Friday, May 04, 2007

These Small Hours Still Remain

let it go, let it roll right off your shoulder don't you know the hardest part is over let it in, let your clarity define you in the end we will only just remember how it feels our lives are made in these small hours these little wonders, these twists & turns of fate time falls away, but these small hours, these small hours still remain let it slide, let your troubles fall behind you let it shine until you feel it all around you and I don't mind if it's me you need to turn to we'll get by, it's the heart that really matters in the end our lives are made in these small hours these little wonders, these twists & turns of fate time falls away, but these small hours, these small hours still remain all of my regret will wash away some how but i can not forget the way i feel right now in these small hours these little wonders these twists & turns of fate these twists & turns of fate time falls away but these small hours these small hours, still remain, still remain these little wonders these twists & turns of fate time falls away but these small hours these little wonders still remain... Rob Thomas

This song has so many poignant words for me. I could be fine and I hear it and I'm not fine, I mean I am, I'm fine but the emotions come.

I left because I needed to. I thought I could make it one week but tomorrow last week was the last time I was here and it's not yet one week. I cannot resist the pull to put my words on this screen. The need to let it out. To fill your head with my strong willed sometimes nonsensical sad and happy and up and down emotions.

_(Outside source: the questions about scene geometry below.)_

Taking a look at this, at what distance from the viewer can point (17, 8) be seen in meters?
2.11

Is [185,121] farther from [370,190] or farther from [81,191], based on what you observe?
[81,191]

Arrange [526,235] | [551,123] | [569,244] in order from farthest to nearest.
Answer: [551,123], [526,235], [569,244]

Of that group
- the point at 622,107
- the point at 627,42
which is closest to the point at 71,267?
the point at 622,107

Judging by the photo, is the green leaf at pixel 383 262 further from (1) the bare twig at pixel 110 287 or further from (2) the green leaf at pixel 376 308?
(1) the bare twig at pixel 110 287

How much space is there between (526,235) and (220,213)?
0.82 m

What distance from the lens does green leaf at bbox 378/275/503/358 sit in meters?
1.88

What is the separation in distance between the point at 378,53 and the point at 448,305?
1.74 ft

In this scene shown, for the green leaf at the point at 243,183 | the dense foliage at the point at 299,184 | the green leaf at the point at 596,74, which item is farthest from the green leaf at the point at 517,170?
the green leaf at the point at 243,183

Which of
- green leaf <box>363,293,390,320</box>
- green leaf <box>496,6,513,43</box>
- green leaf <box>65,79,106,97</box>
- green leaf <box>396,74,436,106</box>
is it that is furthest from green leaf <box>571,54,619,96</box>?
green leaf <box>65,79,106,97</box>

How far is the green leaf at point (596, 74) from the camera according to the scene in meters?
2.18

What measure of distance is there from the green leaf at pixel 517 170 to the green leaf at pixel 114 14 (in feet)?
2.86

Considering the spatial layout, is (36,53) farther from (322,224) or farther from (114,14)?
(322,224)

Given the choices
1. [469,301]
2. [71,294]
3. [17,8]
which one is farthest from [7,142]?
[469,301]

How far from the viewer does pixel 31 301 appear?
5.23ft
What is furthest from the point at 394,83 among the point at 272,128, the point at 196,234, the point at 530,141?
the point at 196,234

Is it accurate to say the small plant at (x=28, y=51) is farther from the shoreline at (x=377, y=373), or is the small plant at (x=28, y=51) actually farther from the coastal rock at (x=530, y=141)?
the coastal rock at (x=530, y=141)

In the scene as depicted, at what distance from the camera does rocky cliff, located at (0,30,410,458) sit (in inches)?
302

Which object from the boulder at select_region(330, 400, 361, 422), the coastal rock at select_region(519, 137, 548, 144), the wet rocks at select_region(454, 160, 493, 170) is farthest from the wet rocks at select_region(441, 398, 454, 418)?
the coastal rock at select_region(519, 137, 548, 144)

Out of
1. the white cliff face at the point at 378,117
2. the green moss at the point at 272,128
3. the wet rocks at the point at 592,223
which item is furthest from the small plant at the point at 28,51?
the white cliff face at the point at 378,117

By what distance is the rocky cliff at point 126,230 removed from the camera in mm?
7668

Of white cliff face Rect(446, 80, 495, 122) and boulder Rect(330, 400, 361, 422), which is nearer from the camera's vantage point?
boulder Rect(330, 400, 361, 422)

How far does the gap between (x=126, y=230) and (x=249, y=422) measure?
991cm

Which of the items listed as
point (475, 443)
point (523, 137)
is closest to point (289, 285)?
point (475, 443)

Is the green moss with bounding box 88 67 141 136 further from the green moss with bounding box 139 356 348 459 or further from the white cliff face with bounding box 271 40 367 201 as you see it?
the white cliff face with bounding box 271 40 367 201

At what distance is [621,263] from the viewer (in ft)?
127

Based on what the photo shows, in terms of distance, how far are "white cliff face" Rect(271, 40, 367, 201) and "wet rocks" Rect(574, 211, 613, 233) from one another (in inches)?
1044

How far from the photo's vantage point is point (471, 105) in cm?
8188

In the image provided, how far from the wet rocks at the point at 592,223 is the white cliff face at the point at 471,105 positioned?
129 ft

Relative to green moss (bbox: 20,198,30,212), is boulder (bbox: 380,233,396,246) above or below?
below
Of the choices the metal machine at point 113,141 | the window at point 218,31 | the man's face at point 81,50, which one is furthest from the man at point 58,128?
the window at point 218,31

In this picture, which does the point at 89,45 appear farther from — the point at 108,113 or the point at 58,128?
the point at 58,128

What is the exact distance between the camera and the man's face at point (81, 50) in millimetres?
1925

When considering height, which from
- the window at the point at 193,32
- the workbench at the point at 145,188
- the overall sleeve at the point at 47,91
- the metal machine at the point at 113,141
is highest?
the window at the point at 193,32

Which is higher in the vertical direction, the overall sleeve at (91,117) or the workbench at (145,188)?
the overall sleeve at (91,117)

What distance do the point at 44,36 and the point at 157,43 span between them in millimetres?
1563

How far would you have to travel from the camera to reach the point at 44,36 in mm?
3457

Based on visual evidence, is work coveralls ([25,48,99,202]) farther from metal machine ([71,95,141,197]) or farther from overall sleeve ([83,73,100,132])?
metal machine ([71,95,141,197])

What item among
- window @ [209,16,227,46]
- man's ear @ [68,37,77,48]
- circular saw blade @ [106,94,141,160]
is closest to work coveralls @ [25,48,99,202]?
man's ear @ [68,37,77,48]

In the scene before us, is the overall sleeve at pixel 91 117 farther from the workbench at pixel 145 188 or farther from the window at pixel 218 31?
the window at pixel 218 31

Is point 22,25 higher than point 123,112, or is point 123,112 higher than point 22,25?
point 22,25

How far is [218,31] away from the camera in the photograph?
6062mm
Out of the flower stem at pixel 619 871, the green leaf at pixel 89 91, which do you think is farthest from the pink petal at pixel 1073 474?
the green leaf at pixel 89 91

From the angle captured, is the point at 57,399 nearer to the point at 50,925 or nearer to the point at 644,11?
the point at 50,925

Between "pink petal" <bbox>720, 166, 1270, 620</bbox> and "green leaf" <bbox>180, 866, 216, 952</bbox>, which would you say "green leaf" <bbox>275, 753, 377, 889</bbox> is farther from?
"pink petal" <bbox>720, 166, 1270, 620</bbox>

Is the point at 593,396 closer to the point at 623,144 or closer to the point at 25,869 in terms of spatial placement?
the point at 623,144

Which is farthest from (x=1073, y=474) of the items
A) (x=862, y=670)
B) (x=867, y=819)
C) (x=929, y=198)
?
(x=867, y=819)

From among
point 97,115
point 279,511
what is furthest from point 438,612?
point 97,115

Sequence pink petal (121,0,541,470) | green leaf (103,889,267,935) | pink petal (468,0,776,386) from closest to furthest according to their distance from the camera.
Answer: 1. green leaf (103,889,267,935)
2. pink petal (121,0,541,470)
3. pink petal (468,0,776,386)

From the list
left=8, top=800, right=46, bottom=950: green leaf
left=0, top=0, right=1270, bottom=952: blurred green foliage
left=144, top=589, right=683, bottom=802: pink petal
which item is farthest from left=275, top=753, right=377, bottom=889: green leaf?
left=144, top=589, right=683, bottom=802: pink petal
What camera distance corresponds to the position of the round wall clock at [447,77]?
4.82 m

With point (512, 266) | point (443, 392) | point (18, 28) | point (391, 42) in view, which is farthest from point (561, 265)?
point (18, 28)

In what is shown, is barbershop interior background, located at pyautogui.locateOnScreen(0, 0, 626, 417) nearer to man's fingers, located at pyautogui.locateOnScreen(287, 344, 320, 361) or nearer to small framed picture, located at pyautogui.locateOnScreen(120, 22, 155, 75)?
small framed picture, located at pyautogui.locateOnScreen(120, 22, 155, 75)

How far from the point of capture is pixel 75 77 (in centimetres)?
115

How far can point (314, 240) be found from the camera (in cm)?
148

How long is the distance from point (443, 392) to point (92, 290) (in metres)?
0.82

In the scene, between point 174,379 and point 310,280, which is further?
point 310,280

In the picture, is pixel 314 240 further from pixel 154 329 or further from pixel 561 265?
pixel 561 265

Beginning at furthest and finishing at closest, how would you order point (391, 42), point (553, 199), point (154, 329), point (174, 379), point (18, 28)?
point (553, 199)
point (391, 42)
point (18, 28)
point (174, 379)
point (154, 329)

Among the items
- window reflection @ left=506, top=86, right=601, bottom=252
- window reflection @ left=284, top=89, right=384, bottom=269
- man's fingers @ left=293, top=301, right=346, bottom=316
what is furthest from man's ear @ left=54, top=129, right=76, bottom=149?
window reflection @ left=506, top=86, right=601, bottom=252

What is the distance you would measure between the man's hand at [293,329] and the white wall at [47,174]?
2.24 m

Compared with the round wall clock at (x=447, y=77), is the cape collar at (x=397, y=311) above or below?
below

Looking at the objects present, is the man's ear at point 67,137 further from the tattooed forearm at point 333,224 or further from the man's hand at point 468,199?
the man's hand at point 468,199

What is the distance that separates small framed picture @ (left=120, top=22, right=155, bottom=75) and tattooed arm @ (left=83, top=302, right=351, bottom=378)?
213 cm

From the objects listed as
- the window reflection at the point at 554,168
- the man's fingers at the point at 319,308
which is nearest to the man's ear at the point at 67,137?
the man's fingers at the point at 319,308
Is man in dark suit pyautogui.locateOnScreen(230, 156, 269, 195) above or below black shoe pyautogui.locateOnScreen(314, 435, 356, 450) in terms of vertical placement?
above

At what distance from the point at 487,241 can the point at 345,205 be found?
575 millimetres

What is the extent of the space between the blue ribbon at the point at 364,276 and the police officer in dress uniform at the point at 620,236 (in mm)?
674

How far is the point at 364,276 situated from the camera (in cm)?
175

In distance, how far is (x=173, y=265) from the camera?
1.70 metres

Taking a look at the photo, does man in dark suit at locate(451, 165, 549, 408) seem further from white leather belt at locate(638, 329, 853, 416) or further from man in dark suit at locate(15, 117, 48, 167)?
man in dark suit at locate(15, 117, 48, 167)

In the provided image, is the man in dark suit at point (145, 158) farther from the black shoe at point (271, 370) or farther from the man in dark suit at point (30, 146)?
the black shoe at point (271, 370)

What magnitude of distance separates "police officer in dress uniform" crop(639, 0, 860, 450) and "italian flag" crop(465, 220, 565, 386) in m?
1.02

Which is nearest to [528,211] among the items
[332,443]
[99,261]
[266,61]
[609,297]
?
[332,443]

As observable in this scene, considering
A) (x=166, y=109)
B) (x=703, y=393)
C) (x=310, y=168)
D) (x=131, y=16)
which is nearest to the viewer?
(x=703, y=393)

When my life is over, whenever that is, I hope to have left an imprint on this Earth. To not have made excuses for what I couldn't do, what I wanted to do and did not, to accept what is done and to be proud of what was done. In this life, we have to accept responsibility for the haves and the have nots; pointing our finger to anyone else for any other reason is irresponsible and immature. I hope that I have grown up enough to know that. I hope that you have too. I want that my boys will know how much they meant to me; that they were loved immeasurably and with a million hearts..forever. I worry not so much over that, I think I have conveyed this well enough. I want those I have worked with to have learned something alongside me and from me. Life is not about work; work is about life and what you can learn from life. And if you can get that my friends, then you have maybe just maybe uncovered the secret of a happy life. God wants us to enjoy this life and even with all the sadnesses that can be hand delivered to your front door with a bow on them, I think maybe we are to rise and be stronger for them. Easier said than done, I know this first hand. I want my family to know they are priceless to me; I think in my own twisted way I have let them know this, the best way I can. Be careful what you wish for-you just might get it all and if you do I hope it's exactly what you thought you wanted.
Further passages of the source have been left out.